## Lista de exercícios
1. Como você resumiria em duas frases o texto sobre o iPad e o trabalho?
2. Pode reproduzir o trecho do texto sobre o iPad e o trabalho que abre com as palavras contendo "Esse papo de" e fecha com "puxar o assunto."?

No meu desktop ou notebook, o Photoshop está sempre aberto, Word, umas 15 janelas, Google Talk, um cliente de Twitter, o Zune. Eu preciso de tudo isso para trabalhar (música inclusive). Dá para resolver quase tudo com o navegador – é o que aposta o Chrome OS – mas eu gasto bem menos tempo em um desktop ou note parrudo. Mas trabalho seriamente com o computador, preciso de programas específicos que nas versões para o iOS (lembre que o iPad tem o sistema operacional de um smartphone) aparece em versões até boas, mas incompletas.
Isto posto, se você é um executivo que precisa de algo para mostrar coisas em reuniões, fazer anotações, checar e-mails e tudo, ele funciona bem. Na Europa vi muita gente em coletivas com alguma variação do conjunto ao lado: teclado e iPad: a dupla resolve as tarefas mais simples. Eu mesmo já usei um bocado do iPad para fazer anotações em coletivas, (dá para digitar bem rápido no teclado virtual uma vez que você pega o jeito e acha a posição no colo). Mas trabalhar sério, quase impossível.
Esse papo de trabalho me cansa. Eu quero usar o iPad para tudo menos trabalho. Aí que ele é melhor, não?
Ah, aí que ele brilha, que bom que você fez essa pergunta.
Eu não fiz essa pergunta, você teve que escrever para puxar o assunto.

## Extratos de dados
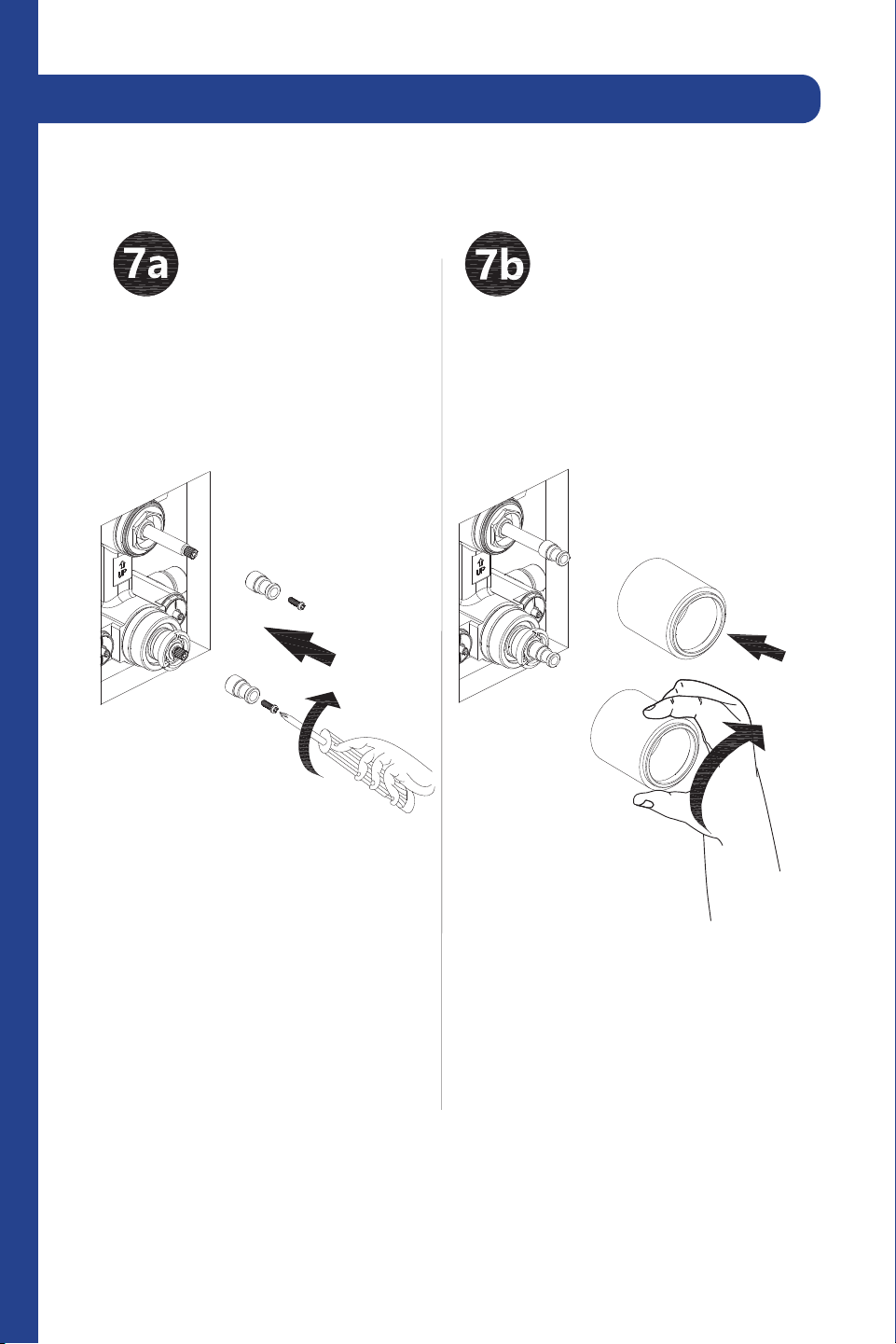 7a

UP

7b

UP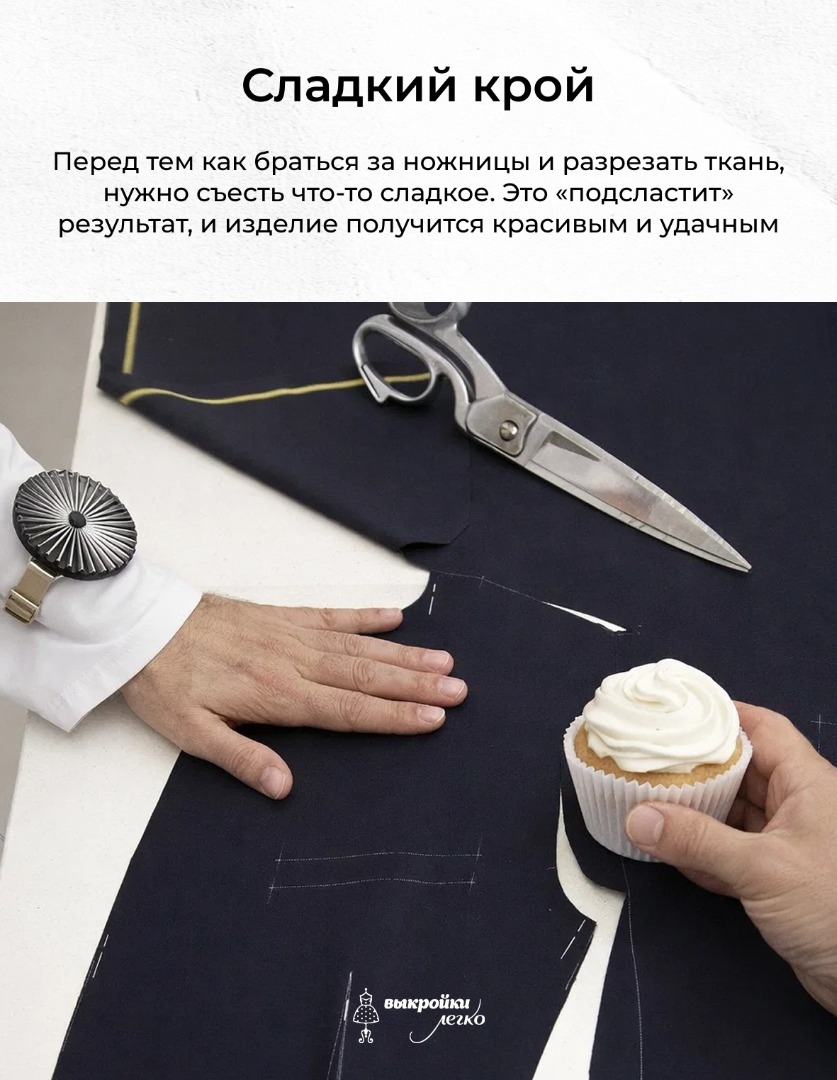 Сладкий крой

Перед тем как браться за ножницы и разрезать ткань, нужно съесть что-то сладкое. Это «подсластит» результат, и изделие получится красивым и удачным

выкройки легко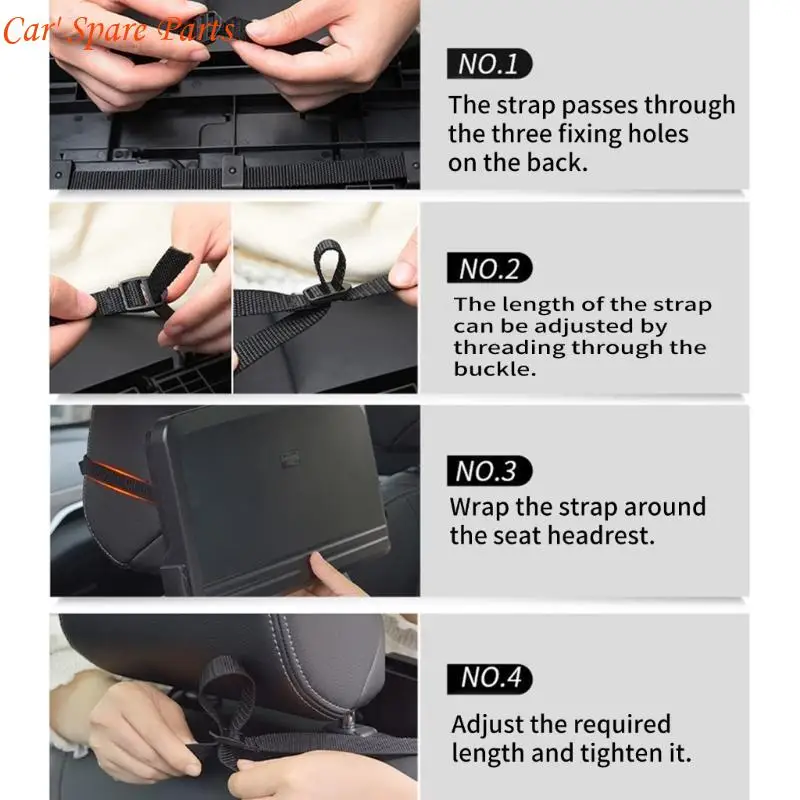 Car' Spare Parts

NO.1

The strap passes through the three fixing holes on the back.

NO.2

The length of the strap can be adjusted by threading through the buckle.

NO.3

Wrap the strap around the seat headrest.

NO.4

Adjust the required length and tighten it.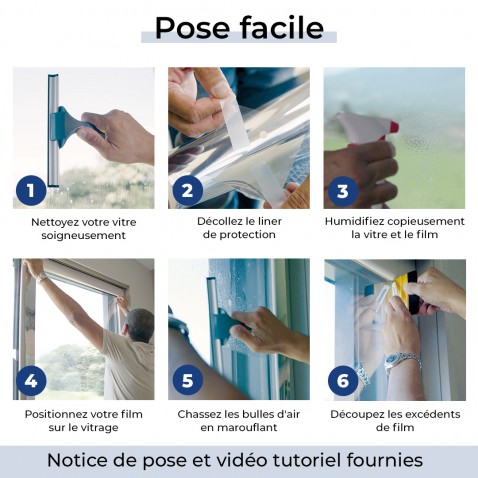 Pose facile

1
Nettoyez votre vitre soigneusement

2
Décollez le liner de protection

3
Humidifiez copieusement la vitre et le film

4
Positionnez votre film sur le vitrage

5
Chassez les bulles d'air en marouflant

6
Découpez les excédents de film

Notice de pose et vidéo tutoriel fournies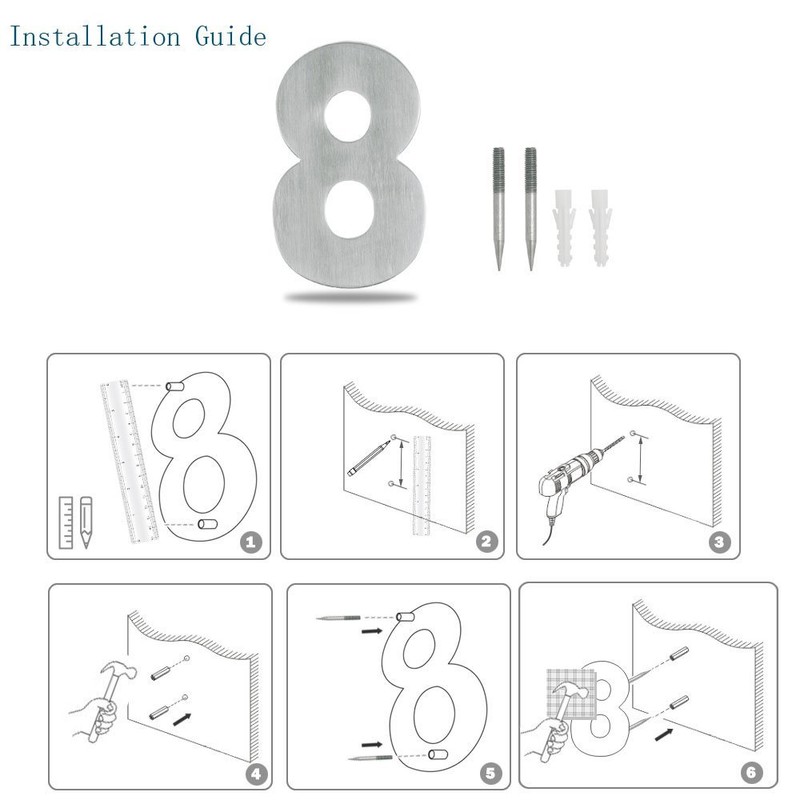 Installation Guide

8

8

1

2

3

4

8

5

8

6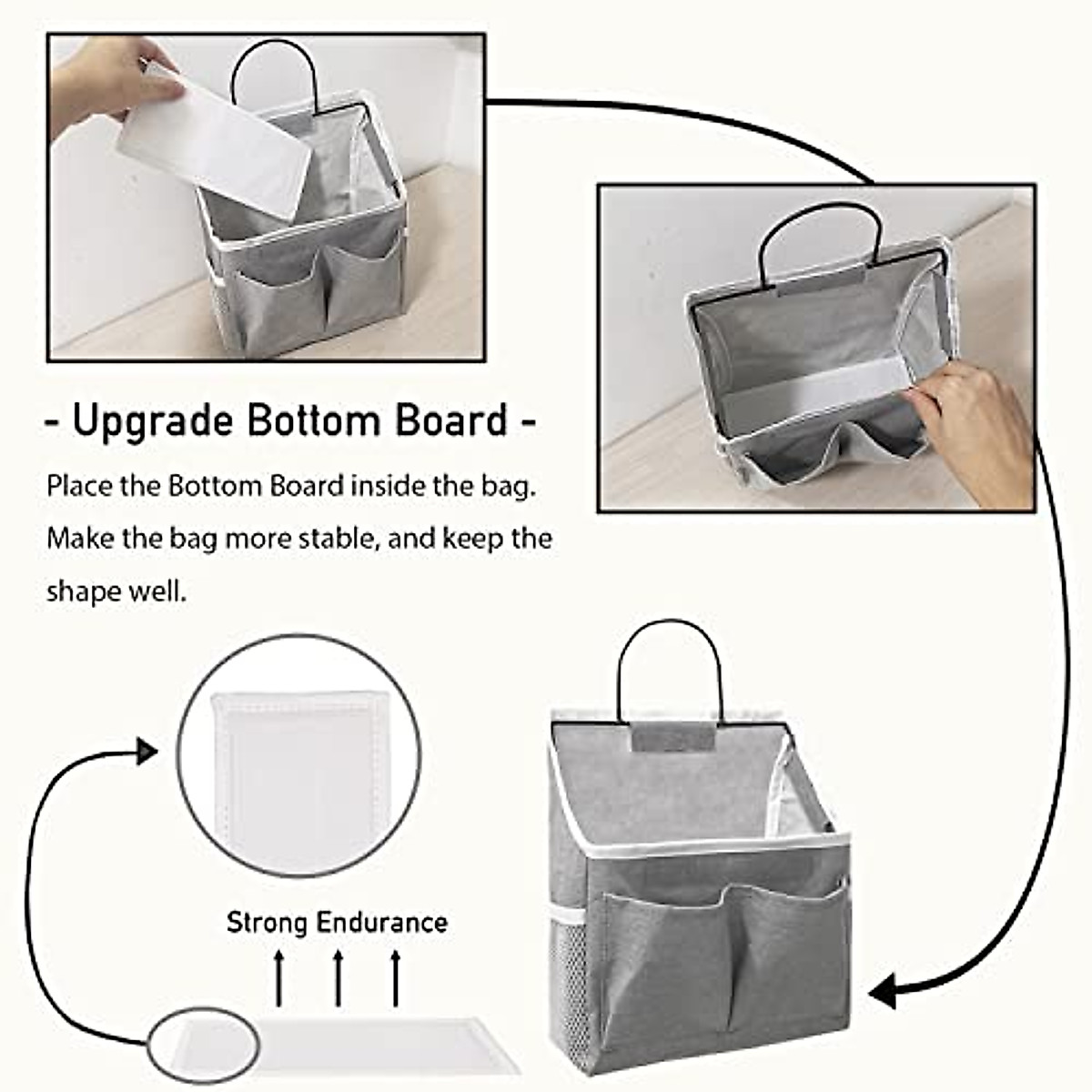 - Upgrade Bottom Board -

Place the Bottom Board inside the bag. Make the bag more stable, and keep the shape well.

Strong Endurance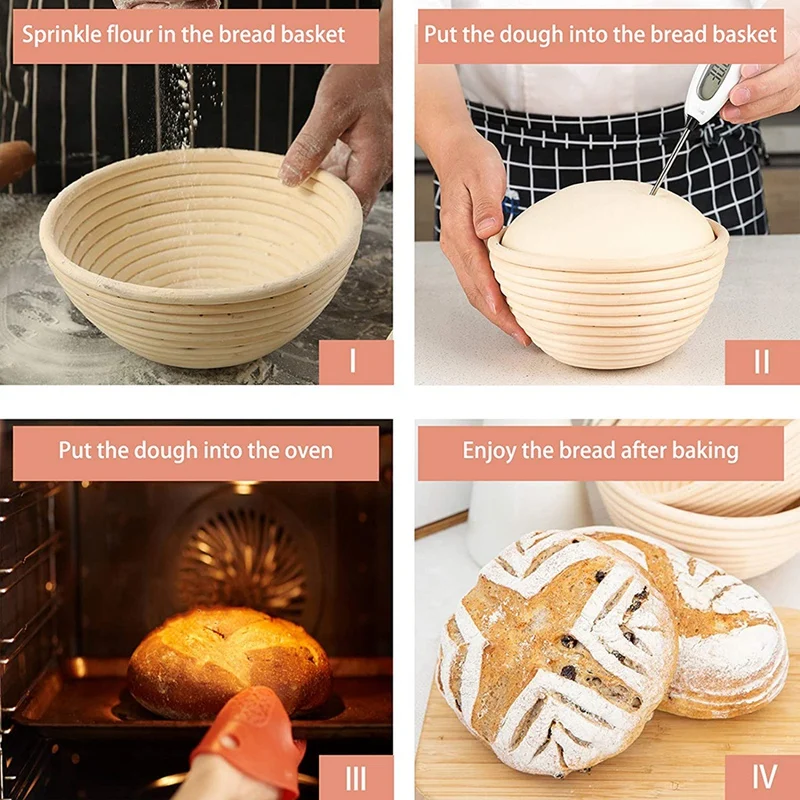 Sprinkle flour in the bread basket

I

Put the dough into the bread basket

II

Put the dough into the oven

III

Enjoy the bread after baking

IV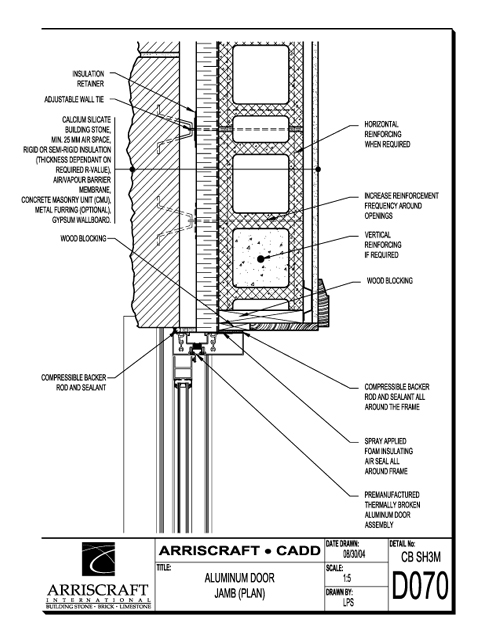 INSULATION RETAINER

ADJUSTABLE WALL TIE

CALCIUM SILICATE BUILDING STONE, MIN. 25 MM AIR SPACE, RIGID OR SEMI-RIGID INSULATION (THICKNESS DEPENDANT ON REQUIRED R-VALUE), AIR/VAPOUR BARRIER MEMBRANE, CONCRETE MASONRY UNIT (CMU), METAL FURRING (OPTIONAL), GYPSUM WALLBOARD.

WOOD BLOCKING

COMPRESSIBLE BACKER ROD AND SEALANT

HORIZONTAL REINFORCING WHEN REQUIRED

INCREASE REINFORCEMENT FREQUENCY AROUND OPENINGS

VERTICAL REINFORCING IF REQUIRED

WOOD BLOCKING

COMPRESSIBLE BACKER ROD AND SEALANT ALL AROUND THE FRAME

SPRAY APPLIED FOAM INSULATING AIR SEAL ALL AROUND FRAME

PREMANUFACTURED THERMALLY BROKEN ALUMINUM DOOR ASSEMBLY

ARRISCRAFT INTERNATIONAL
BUILDING STONE · BRICK · LIMESTONE

ARRISCRAFT • CADD

TITLE:
ALUMINUM DOOR JAMB (PLAN)

DATE DRAWN:
08/30/04

SCALE:
1:5

DRAWN BY:
LPS

DETAIL No:
CB SH3M
D070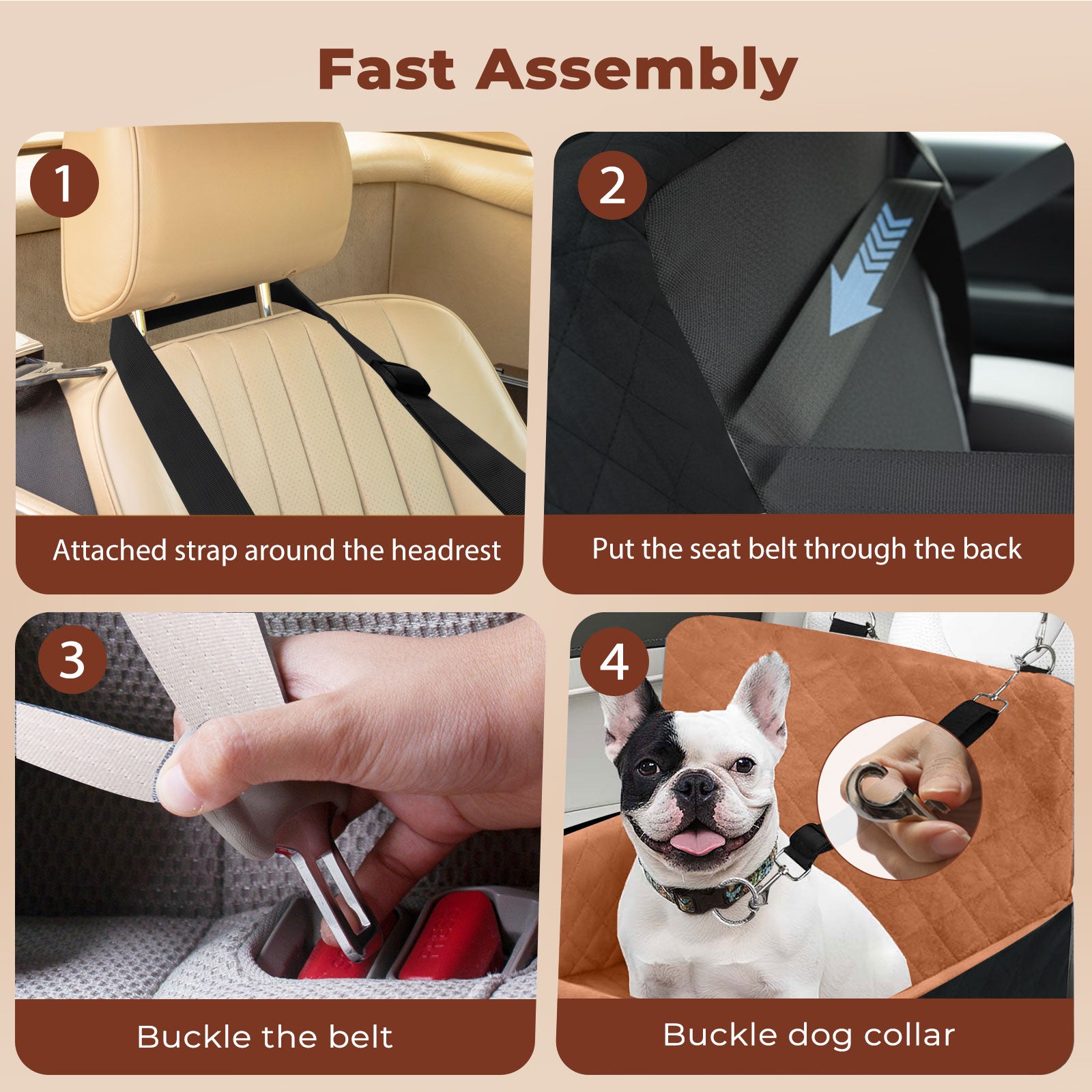 Fast Assembly

1

Attached strap around the headrest

2

Put the seat belt through the back

3

Buckle the belt

4

Buckle dog collar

## Respostas em ordem
1. Para trabalhar a sério, o texto diz ser preciso usar programas específicos que no iOS aparecem em versões incompletas, o que torna quase impossível trabalhar sério no iPad. Ainda assim, o aparelho funciona bem para mostrar coisas em reuniões, fazer anotações e checar e-mails, e o texto afirma que ele brilha quando usado para tudo menos trabalho.

2.
Esse papo de trabalho me cansa. Eu quero usar o iPad para tudo menos trabalho. Aí que ele é melhor, não?
Ah, aí que ele brilha, que bom que você fez essa pergunta.
Eu não fiz essa pergunta, você teve que escrever para puxar o assunto.